In discussing these deeper meanings of language and communication as they relate to our role as co-creators with God, Wesley went on to say: “There are mathematical relationships throughout our lives. There is an inherit logic behind all that we do. We get that logic from God. God breathed in us the breath of life, and gave us the ability to create, think, and discover. We can think deeply about our world, and our place in the world."

With the guidance and expertise of Dr. DeBoer, Drs. Wesley and Gowing have provisional patents on file for their inventions, and plan to keep moving forward in the patent process. Their work individually, but even more-so, collectively, showcases the culture of innovation and cross-discipline collaboration that are distinctly 'LeTourneau'.

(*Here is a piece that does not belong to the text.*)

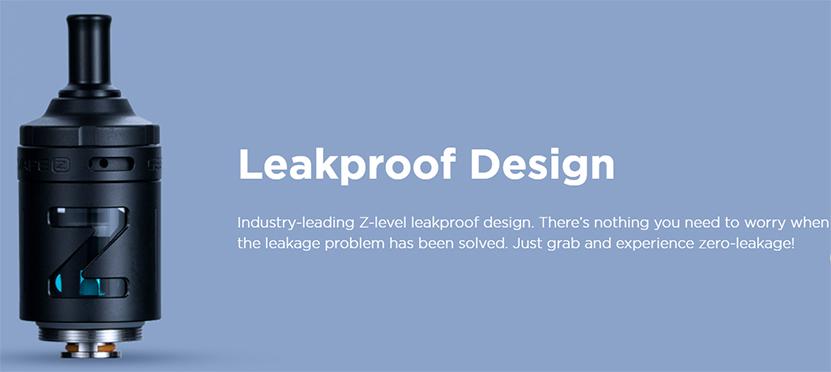 GeekVape Z MTL Tank Leakproof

Necessity drives many practical outcomes, but DeBoer, Gowing, and Wesley lead us to conclude that the creativity, logic, and beauty behind every valuable idea is ultimately a result of how we were created. They exemplify how leaning into this part of our make-up could result in more Christian involvement and influence in the innovation voids and creative solutions in our world.

Certainly our world is ever in need of new ideas and perspectives, and ingenuity and logic, for many of its problems. A certain amount of brokenness in our world will only be redeemed at the return of Christ; however, some redemption may take place through the work of the Creator in us, through our own creative solutions. Some of these solutions may actually need to be ‘claimed’ in order to reach their fullest potential and have the widest impact. As DeBoer states, "it’s not just about bringing in revenue. It’s about teaching students about the application of intellectual property and claiming the value in what you do. And where better to do that than at a polytechnic university? At the Christian Polytechnic University."